Bevor die Grimm’schen Kinder- und Hausmärchen ungefähr 100 Jahre nach Ersterscheinung in den Kanon der deutschen Nationalliteratur eingingen und seitdem einen zentralen Bestandteil im privaten Umfeld und der Schule darstellen, entfaltete sich ein komplexes Spannungsfeld zwischen einer desideraten „Urform“ und einer „Kinderkonzeption“. Dahinter stecken gattungstheoretische Einordnungen, die Märchen in Volks-, Buch- oder Kunstmärchen teilen sowie sozialhistorische Komponenten und pädagogische Überlegungen. Gleichzeitig lässt sich oftmals ein kulturgeschichtliches Aufgreifen von (ausländischen) Vorlagen, bereits bekannten Stoffen oder auch gegensätzliche Bestrebungen in Kritik von anderen Märchenautoren erkennen.
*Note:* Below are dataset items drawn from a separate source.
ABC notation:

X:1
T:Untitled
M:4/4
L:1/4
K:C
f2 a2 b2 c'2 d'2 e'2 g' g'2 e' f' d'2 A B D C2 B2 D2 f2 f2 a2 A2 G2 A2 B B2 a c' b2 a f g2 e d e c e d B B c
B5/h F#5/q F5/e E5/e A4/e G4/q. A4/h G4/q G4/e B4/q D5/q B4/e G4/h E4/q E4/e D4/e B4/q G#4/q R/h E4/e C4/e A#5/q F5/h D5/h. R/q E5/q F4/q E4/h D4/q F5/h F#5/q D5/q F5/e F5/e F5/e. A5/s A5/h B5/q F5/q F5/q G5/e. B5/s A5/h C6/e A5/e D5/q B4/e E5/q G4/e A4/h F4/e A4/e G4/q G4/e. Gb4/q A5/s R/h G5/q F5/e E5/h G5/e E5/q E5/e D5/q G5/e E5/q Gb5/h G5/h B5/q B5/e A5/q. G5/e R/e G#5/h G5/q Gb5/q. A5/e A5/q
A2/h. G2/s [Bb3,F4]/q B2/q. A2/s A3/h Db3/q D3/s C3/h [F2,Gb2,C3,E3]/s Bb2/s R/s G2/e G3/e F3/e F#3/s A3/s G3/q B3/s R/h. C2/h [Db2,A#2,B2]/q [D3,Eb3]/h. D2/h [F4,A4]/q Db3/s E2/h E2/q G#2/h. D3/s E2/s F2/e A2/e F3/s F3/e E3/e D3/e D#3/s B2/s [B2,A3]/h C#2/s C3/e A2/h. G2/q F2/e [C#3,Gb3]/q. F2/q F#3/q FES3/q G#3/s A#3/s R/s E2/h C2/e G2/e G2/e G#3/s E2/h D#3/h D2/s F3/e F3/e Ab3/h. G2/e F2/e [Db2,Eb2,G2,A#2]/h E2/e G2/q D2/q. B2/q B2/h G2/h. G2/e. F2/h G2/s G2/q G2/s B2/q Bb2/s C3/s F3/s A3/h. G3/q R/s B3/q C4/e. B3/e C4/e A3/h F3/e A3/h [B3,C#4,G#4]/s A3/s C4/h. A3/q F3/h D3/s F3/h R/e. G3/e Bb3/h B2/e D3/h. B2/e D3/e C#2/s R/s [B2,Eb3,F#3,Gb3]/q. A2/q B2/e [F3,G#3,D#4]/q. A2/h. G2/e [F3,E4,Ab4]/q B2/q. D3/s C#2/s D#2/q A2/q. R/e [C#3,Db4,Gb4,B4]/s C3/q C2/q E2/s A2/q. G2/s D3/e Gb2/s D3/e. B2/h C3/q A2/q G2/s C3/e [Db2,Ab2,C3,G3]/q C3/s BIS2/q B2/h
Im Vertiefungsseminar „Märchen des 19. Jahrhunderts“ soll diesen Hintergründen systematisch, diachron und in Einzelanalysen nachgegangen werden. Hierfür sollen Primärtexte wie Märchen aus den sieben Auflagen der Grimm’schen Kinder- und Hausmärchen (1812-1857) sowie aus den zeitgenössisch besonders beliebten Sammlungen wie Albert Ludwig Grimms Lina’s Mährchenbuch (1837) oder Ludwig Bechsteins Deutsches Märchenbuch (1847) herangezogen werden. Ebenfalls sollen Märchen wie Ludwig Tiecks Die Elfen (1812), Adelbert von Chamissos Peter Schlemihls wundersame Geschichte (1813), E.T.A. Hoffmanns Klein Zaches genannt Zinnober (1819) oder Wilhelm Hauffs Das kalte Herz (1827) herangezogen werden. Interkulturelle sowie (un-)emanzipatorische Aspekte sollen durch Gegenüberstellungen mit beispielsweise Charles Perraults Le chaperon rouge oder dem russischen Märchen Baba Jaga erfolgen.
Damit sollen die Studierenden vertiefte literaturgeschichtliche Hintergründe zu Märchen im 19. Jahrhundert erhalten, gattungstheoretische Einordnungen verstehen und ihren Lesehorizont erweitern. All dies ist im Hinblick auf das Staatsexamen, die Behandlung in Schulen (v.a. Realschule und Gymnasium) und die geplanten Schulbesuche ausgerichtet.
Zu jedem der Texte erhalten die Studierenden verschiedene Forschungslinien, nach denen über die eigene Annotationsplattform text.ur annotiert (markieren, kommentieren, taggen) wird, womit ein zielgerichteter Einsatz von Anwendungen der Digital Humanities stattfindet und die Freude am Annotieren durch einen Gamification-Ansatz gesteigert werden soll. Für ihre kurzen Informationsinputs und Diskussionsmoderationen wählen die Studierenden jeweils einen oder zwei Impulse zu einem Werk aus. Die Sitzungen sollen in der Universität und wahlweise auch in der Schule stattfinden.
Das Seminar versteht sich als Beitrag zur Vertiefung und Differenzierung der Epochenkenntnisse, der Fähigkeit zur historischen Kontextualisierung literarischer Texte, der Gattungskompetenz sowie zur Schulung der Fähigkeit der eigenständigen Aneignung, Aufbereitung und Diskussion fachlichen Wissens.